While rido or its equivalent has been observed in other parts of the country, academician Abhoud Syed Lingga of the Institute for Bangsamoro Studies and member of the MILF Peace Panel said it was more pronounced in Moro communities, Rosauro quoted him saying.
Rido is related to the Moro people’s deep sense of personal pride and honor, what is referred to in Maranao and Maguindanaon as “maratabat.” If this sense of honor is violated, parties can engage in fits of violence to assuage the psychological hurt, said Rosauro in his report..
A 2005 study commissioned by the Asia Foundation showed that a feud could start even from minor matters. Those that turn bloody and protracted arise from disputes over land and political rivalry.
Rarely are the cases related to litigations in civil courts, which are still culturally alien to many ordinary Moros.
Rather, these trigger a cycle of vengeful attacks that stop only when settled, usually by traditional leaders wielding influence over the protagonists.
Asked to suggest measures to deal with rido, the participants in the public consultation meetings from communities where the presence of Moro rebels is strong, hoped the Moro Islamic Liberation Front (MILF) would rein in its forces from joining revenge attacks.
Most MILF forces, they observed, had a hard time keeping distance from the rido of relatives. Another suggestion was to expand the coverage of the Shari’ah justice system to include criminal cases.
According to former Moro rebel leader Lacsamana Mutia, prescribing degrees of punishment under a justice system consistent with their cultural moorings would serve as deterrents to Muslim Bangsamoro constituents from committing acts of violence against other persons.
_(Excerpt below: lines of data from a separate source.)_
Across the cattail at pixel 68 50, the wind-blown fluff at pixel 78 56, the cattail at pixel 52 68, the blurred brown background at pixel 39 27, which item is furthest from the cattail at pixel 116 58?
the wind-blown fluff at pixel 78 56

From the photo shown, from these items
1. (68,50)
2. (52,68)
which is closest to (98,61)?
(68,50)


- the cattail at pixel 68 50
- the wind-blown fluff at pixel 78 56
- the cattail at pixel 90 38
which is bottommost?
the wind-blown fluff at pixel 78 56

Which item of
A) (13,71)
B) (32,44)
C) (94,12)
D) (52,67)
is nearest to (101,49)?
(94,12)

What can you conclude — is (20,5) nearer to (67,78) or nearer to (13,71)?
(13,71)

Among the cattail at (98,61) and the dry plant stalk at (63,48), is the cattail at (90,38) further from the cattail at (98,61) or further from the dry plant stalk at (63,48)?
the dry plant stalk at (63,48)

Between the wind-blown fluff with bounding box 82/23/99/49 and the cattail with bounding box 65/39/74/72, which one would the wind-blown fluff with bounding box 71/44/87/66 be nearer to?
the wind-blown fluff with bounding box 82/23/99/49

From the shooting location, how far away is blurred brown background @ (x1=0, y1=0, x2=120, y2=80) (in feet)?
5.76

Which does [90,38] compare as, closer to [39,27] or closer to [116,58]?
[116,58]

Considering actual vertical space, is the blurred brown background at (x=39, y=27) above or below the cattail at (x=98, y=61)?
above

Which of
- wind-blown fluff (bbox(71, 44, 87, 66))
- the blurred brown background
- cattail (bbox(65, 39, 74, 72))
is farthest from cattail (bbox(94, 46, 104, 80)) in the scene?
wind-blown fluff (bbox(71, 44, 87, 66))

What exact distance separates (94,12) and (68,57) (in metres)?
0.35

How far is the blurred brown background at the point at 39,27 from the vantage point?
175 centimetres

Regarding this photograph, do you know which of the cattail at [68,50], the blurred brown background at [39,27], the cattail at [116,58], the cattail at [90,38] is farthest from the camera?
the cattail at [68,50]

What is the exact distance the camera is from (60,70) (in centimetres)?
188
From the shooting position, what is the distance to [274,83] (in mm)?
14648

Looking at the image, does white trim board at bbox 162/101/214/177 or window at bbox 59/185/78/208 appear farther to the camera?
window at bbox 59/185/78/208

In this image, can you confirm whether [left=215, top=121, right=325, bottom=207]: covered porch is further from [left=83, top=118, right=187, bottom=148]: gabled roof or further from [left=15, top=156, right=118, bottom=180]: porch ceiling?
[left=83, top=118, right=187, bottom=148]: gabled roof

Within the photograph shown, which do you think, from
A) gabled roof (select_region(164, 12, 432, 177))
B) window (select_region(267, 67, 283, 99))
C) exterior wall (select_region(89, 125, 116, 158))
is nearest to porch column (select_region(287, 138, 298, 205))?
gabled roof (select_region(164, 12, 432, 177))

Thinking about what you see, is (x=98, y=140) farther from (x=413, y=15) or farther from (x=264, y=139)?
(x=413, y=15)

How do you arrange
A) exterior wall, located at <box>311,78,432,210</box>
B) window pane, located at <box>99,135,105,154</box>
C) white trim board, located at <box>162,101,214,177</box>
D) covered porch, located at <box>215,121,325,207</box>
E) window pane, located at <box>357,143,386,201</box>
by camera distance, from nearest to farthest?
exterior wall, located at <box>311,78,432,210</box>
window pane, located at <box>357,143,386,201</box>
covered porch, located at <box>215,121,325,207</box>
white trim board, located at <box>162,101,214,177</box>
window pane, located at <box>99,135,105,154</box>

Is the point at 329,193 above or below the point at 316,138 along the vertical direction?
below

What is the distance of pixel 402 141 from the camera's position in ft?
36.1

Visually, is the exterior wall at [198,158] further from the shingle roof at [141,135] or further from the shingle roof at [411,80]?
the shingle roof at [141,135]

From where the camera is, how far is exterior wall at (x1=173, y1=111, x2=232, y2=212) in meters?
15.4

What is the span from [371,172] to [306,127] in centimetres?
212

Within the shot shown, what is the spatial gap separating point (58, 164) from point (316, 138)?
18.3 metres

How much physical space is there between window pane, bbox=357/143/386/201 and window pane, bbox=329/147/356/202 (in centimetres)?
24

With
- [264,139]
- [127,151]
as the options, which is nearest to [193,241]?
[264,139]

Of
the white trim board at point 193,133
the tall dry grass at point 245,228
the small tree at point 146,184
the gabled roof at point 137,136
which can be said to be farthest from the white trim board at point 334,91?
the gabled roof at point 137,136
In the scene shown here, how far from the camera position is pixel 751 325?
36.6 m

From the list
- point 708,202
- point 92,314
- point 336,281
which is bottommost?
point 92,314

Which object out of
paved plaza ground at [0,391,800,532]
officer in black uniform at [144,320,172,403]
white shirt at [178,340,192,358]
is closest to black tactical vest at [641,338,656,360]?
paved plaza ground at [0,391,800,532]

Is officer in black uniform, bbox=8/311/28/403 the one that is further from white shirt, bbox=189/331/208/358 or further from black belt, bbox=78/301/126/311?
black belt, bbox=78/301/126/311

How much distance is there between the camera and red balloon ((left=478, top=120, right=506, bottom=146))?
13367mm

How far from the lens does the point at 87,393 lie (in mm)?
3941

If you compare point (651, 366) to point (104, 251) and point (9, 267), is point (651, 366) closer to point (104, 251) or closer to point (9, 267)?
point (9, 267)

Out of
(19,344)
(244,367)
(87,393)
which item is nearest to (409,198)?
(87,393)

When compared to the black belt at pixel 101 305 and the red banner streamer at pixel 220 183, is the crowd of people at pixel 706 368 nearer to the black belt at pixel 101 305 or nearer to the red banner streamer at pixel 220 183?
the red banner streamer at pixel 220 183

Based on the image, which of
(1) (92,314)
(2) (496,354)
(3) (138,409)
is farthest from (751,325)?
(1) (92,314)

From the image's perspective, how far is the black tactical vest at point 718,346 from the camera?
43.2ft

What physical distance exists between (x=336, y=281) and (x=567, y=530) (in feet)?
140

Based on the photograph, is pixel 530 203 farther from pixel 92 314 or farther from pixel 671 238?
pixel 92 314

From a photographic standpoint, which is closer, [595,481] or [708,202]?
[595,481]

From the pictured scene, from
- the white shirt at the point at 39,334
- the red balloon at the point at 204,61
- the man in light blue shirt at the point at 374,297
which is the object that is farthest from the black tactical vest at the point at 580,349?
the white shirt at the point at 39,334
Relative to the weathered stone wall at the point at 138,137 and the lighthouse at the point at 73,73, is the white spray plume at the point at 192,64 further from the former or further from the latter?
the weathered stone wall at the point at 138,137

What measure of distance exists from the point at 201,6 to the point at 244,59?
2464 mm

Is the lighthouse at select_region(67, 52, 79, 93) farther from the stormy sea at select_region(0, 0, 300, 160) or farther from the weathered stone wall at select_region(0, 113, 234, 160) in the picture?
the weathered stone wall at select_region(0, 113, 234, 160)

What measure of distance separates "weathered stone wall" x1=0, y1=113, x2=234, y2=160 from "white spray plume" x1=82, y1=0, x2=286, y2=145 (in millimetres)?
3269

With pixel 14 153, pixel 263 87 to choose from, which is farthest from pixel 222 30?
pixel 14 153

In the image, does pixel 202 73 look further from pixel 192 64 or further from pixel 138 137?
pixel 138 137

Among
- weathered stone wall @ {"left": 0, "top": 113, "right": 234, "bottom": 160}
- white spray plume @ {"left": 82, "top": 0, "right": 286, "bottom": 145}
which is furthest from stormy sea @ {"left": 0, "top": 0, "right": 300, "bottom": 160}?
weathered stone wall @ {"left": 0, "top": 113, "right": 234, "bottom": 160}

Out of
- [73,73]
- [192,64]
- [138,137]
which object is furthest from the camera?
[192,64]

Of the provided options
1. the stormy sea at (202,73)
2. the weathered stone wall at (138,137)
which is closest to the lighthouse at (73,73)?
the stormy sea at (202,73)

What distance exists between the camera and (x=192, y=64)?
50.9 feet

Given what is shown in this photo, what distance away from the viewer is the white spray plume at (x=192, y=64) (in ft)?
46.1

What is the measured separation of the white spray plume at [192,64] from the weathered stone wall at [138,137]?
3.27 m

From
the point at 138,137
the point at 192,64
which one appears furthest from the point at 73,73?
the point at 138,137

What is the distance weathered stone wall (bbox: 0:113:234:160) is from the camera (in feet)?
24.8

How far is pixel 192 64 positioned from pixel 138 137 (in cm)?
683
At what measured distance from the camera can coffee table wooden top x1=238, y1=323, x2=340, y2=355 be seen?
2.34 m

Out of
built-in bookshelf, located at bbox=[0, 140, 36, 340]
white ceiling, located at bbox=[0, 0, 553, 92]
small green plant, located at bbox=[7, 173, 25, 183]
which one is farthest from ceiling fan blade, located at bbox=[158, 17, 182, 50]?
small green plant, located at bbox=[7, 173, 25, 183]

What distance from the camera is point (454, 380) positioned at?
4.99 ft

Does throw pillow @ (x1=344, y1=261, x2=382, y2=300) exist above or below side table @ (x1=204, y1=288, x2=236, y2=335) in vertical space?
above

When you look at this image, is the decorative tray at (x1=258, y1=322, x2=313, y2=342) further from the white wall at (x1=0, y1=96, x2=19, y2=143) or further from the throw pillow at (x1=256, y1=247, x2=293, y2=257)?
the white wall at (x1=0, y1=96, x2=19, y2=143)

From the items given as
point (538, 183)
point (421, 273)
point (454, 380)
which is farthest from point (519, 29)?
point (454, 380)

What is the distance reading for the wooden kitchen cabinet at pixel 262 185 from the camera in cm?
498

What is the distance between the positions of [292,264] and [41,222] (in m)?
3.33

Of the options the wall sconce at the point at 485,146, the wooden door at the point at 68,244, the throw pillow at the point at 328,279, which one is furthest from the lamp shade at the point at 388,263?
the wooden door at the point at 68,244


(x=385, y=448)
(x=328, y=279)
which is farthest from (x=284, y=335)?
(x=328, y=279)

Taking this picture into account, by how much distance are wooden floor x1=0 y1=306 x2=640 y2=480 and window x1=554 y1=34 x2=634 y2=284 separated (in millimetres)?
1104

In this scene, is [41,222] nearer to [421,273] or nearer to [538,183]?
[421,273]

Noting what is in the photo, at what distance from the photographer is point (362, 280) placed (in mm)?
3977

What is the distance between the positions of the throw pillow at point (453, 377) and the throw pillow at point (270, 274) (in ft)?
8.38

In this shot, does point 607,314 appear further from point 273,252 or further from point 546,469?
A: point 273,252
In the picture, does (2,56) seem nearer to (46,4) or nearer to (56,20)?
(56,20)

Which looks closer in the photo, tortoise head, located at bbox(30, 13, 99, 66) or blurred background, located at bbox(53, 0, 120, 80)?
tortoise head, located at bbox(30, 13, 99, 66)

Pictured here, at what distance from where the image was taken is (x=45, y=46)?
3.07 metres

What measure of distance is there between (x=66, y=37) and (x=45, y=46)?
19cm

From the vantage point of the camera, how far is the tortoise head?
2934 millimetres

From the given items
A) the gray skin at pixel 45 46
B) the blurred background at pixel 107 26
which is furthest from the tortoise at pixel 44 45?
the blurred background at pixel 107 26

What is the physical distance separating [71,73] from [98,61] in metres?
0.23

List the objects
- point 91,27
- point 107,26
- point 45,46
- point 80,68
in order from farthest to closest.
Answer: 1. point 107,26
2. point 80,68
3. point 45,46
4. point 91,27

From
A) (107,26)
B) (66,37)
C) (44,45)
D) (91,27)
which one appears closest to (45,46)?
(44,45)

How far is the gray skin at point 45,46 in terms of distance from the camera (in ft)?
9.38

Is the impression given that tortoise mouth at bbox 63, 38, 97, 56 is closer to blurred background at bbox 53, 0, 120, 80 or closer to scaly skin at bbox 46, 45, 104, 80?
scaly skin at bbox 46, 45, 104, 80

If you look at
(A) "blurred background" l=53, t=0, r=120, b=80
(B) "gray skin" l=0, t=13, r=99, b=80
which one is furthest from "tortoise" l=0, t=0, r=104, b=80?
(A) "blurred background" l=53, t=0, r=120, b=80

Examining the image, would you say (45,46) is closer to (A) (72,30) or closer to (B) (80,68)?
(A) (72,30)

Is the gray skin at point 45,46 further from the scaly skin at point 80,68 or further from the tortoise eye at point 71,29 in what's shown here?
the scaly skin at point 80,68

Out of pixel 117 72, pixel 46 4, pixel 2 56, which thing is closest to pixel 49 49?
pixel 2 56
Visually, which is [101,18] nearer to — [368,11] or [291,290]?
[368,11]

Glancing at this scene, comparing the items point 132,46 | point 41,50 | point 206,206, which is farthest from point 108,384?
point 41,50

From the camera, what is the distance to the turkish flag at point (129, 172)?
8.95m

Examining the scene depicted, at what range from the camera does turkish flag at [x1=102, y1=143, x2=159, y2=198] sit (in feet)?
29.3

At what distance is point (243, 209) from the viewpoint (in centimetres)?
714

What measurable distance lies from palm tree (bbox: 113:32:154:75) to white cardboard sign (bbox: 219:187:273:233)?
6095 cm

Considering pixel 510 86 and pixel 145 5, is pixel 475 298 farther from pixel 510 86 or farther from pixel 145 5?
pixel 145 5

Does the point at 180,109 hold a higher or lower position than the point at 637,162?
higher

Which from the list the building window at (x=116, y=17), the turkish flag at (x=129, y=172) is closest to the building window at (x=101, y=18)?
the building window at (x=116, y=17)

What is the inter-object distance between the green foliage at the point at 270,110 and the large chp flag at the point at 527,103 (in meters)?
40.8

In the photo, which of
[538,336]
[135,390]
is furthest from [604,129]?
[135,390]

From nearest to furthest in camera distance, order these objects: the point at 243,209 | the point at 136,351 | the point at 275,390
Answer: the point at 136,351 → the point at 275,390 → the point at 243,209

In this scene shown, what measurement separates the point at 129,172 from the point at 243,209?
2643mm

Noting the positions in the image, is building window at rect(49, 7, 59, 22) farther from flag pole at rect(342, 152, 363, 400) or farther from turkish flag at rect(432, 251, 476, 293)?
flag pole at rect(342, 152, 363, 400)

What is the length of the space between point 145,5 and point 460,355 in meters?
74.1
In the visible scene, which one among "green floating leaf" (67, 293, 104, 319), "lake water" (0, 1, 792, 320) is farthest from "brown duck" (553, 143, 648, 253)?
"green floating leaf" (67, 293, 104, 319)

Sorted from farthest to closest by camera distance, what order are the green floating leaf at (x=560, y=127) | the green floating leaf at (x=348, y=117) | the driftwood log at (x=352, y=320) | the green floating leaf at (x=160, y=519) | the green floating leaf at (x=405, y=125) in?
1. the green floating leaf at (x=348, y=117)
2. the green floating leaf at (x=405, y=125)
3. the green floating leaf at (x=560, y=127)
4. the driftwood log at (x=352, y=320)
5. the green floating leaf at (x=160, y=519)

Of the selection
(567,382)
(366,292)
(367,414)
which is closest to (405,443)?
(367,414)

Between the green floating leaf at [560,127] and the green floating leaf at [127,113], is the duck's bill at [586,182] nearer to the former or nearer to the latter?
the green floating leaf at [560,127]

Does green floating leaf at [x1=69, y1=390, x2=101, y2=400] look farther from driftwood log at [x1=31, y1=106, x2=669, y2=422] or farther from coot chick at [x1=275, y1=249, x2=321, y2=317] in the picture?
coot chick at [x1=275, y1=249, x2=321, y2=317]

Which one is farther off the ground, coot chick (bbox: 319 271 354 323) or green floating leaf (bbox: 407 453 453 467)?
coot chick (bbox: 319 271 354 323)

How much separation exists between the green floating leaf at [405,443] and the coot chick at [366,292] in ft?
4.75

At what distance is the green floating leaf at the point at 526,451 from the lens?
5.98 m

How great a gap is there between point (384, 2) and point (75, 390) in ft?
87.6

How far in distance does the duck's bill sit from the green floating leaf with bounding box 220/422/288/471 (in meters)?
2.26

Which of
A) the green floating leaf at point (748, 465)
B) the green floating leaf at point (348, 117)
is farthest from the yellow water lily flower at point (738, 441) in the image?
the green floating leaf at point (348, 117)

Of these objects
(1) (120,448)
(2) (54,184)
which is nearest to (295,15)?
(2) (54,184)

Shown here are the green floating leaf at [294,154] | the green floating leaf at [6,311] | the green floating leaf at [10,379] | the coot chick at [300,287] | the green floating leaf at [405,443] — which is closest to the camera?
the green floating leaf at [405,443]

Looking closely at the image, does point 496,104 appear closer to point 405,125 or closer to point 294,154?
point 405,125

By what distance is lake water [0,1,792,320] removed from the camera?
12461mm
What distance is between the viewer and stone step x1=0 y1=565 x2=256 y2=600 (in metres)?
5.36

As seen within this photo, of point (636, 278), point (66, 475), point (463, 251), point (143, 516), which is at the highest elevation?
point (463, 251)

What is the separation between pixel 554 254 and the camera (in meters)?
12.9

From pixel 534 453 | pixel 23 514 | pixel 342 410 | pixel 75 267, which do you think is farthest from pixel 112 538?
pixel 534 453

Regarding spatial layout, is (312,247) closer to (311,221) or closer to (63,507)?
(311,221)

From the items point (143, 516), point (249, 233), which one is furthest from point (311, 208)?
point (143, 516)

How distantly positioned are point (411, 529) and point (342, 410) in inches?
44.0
Still another idea was to build the capacity of governance structures—from the barangay up—to undertake dialogues. If the parties are brought into a dialogue to thresh out differences, rido may be arrested, the participants said.
The future Bangsamoro political entity is expected to feature “a plural system for the administration of justice,” as characterized by the government’s chief negotiator, Miriam Coronel-Ferrer, in peace talks with the MILF. Ferrer is a political science professor of the University of the Philippines.